>> Begin

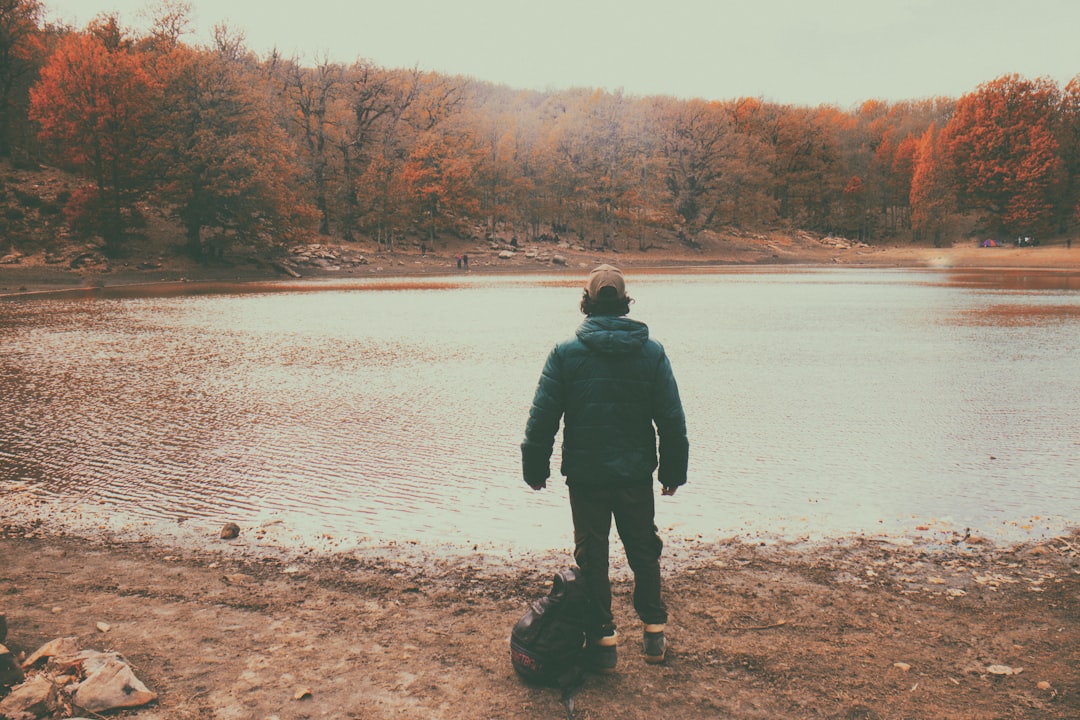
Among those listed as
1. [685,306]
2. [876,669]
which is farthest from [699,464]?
[685,306]

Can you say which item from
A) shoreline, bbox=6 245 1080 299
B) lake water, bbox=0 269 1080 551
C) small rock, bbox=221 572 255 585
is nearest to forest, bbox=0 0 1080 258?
shoreline, bbox=6 245 1080 299

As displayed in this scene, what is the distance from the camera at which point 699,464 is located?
809 cm

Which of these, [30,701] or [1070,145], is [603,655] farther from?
[1070,145]

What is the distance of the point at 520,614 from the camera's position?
178 inches

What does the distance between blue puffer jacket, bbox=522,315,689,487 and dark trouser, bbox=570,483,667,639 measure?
0.08m

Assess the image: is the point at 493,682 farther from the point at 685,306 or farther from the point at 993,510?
the point at 685,306

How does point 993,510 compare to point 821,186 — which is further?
point 821,186

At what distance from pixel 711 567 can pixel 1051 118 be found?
8736 centimetres

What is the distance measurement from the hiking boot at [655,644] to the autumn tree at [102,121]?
47436 millimetres

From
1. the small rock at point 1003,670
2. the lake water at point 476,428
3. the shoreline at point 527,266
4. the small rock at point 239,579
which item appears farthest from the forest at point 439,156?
the small rock at point 1003,670

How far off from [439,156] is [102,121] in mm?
27705

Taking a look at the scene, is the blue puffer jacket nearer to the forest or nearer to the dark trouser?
the dark trouser

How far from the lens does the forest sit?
148 ft

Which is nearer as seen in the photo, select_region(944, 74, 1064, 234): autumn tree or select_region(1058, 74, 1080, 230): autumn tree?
select_region(944, 74, 1064, 234): autumn tree
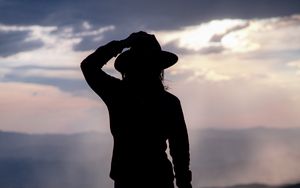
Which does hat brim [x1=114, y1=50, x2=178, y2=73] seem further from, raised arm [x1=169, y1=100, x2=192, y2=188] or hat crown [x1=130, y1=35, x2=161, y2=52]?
raised arm [x1=169, y1=100, x2=192, y2=188]

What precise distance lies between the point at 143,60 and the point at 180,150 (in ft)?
3.55

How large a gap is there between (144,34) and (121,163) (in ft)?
4.63

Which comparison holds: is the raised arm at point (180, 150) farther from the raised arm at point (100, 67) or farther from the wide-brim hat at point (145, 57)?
the raised arm at point (100, 67)

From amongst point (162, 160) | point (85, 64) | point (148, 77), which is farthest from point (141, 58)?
point (162, 160)

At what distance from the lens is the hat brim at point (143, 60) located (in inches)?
251

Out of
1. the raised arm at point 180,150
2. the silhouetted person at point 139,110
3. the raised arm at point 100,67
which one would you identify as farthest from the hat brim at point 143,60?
the raised arm at point 180,150

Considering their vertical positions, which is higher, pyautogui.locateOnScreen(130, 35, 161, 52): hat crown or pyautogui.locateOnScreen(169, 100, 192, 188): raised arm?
pyautogui.locateOnScreen(130, 35, 161, 52): hat crown

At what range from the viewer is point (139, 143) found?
21.0ft

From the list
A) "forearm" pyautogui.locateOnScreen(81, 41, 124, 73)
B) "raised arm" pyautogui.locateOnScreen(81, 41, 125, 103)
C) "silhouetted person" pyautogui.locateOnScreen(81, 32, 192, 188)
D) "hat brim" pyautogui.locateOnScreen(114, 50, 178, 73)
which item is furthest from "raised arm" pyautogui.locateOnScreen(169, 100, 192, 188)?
"forearm" pyautogui.locateOnScreen(81, 41, 124, 73)

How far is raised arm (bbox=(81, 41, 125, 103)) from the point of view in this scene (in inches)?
248

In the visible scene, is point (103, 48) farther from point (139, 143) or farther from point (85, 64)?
point (139, 143)

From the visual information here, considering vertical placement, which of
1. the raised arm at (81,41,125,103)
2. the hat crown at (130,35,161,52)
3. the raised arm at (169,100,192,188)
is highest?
the hat crown at (130,35,161,52)

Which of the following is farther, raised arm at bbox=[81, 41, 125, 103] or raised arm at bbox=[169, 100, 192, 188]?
raised arm at bbox=[169, 100, 192, 188]

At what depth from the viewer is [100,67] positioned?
6.34 m
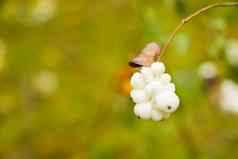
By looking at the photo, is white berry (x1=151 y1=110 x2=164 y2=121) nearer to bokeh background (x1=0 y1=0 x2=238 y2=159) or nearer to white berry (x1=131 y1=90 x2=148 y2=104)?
white berry (x1=131 y1=90 x2=148 y2=104)

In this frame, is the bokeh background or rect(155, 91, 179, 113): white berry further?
the bokeh background

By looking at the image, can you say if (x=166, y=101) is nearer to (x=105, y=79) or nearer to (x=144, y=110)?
(x=144, y=110)

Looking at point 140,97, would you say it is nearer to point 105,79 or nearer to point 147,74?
point 147,74

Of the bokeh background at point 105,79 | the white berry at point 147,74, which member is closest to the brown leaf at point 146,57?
the white berry at point 147,74

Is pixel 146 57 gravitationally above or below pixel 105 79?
below

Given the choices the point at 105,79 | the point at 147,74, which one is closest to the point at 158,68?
the point at 147,74

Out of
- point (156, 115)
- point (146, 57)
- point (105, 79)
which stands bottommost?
point (156, 115)

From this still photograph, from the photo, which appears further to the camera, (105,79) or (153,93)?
(105,79)

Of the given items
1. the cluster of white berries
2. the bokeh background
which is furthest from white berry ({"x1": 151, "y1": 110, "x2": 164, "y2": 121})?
the bokeh background
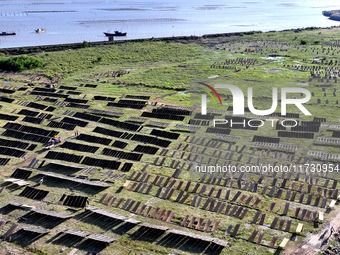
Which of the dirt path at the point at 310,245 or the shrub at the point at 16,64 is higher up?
the shrub at the point at 16,64

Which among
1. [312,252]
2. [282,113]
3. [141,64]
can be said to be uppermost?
[141,64]

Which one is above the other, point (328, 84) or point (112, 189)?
point (328, 84)

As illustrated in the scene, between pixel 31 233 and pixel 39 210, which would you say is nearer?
pixel 31 233

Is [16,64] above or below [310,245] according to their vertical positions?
above

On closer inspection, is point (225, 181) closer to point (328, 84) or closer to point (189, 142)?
point (189, 142)

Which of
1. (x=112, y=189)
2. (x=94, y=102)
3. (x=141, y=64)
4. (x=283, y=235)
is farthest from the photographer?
(x=141, y=64)

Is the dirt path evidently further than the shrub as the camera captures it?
No

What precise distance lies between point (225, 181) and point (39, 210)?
584 inches

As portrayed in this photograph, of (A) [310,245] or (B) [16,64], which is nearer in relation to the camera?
(A) [310,245]

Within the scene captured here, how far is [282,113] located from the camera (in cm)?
4759

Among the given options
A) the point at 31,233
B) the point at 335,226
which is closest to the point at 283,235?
the point at 335,226

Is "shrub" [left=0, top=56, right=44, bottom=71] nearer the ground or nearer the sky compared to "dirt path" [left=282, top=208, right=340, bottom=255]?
nearer the sky

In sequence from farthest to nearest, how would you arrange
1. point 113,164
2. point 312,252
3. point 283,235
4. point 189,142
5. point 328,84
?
point 328,84 → point 189,142 → point 113,164 → point 283,235 → point 312,252

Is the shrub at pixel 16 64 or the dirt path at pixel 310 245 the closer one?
the dirt path at pixel 310 245
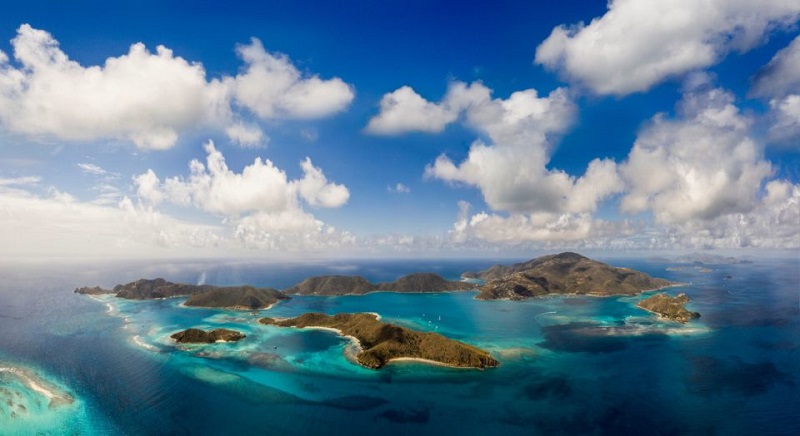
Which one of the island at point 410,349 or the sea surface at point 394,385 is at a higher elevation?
the island at point 410,349

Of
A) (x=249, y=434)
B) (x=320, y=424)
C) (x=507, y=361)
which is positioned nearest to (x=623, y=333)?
(x=507, y=361)

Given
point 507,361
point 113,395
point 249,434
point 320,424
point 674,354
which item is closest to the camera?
point 249,434

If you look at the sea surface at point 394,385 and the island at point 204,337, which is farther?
the island at point 204,337

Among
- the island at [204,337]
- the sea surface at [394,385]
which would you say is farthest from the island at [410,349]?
the island at [204,337]

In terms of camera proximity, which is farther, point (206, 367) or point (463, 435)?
point (206, 367)

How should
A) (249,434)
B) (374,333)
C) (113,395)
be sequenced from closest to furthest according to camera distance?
(249,434), (113,395), (374,333)

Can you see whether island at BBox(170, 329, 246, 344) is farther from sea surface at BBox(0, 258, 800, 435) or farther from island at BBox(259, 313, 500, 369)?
island at BBox(259, 313, 500, 369)

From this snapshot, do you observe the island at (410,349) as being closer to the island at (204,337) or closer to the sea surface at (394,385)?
the sea surface at (394,385)

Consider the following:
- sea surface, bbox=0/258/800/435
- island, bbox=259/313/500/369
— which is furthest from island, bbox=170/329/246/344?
island, bbox=259/313/500/369

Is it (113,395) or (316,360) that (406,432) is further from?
(113,395)
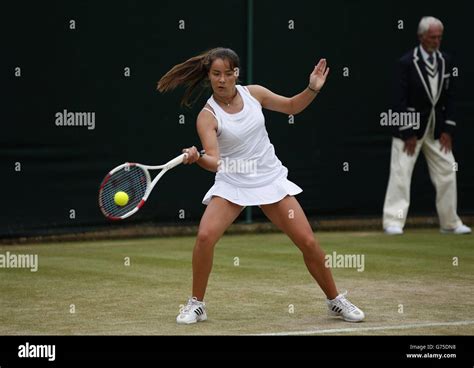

>> End

REQUIREMENTS
Rewrite the items starting at the line that contains "In sequence from" and ending with the last item, with "camera" replaced by "viewer" and nothing else altered. Leave the pictures out.

ANSWER FOR THIS EXERCISE
In sequence from farthest to nearest, how would you arrange
1. point 113,164
2. point 312,252
3. point 283,235
4. point 189,142
5. point 328,84
?
point 328,84 → point 189,142 → point 113,164 → point 283,235 → point 312,252

Is the shrub at pixel 16 64 or the dirt path at pixel 310 245 the closer one?
the dirt path at pixel 310 245
Which one of the island at point 410,349 or the sea surface at point 394,385 is at a higher elevation?
the island at point 410,349

Of
A) (x=249, y=434)
B) (x=320, y=424)
C) (x=507, y=361)
which is positioned nearest to (x=623, y=333)?
(x=507, y=361)

Given
point 507,361
point 113,395
point 249,434
point 320,424
point 674,354
which item is closest to the viewer?
point 249,434

If you look at the sea surface at point 394,385 and the island at point 204,337, which is farther?
the island at point 204,337

Among
- the island at [204,337]
- the sea surface at [394,385]
which would you say is farthest from the island at [410,349]?
the island at [204,337]

In terms of viewer proximity, which is farther, point (206, 367) or point (463, 435)?
point (206, 367)

How should
A) (249,434)
B) (374,333)
C) (113,395)
be sequenced from closest to furthest according to viewer distance?
(249,434), (113,395), (374,333)

Can you see whether island at BBox(170, 329, 246, 344) is farther from sea surface at BBox(0, 258, 800, 435) or farther from island at BBox(259, 313, 500, 369)?
island at BBox(259, 313, 500, 369)

From this snapshot, do you observe the island at (410,349) as being closer to the island at (204,337) or closer to the sea surface at (394,385)?
the sea surface at (394,385)

Consider the following:
- sea surface, bbox=0/258/800/435
- island, bbox=259/313/500/369
— which is furthest from island, bbox=170/329/246/344?
island, bbox=259/313/500/369

Is it (113,395) or (316,360) that (406,432) is further from?
(113,395)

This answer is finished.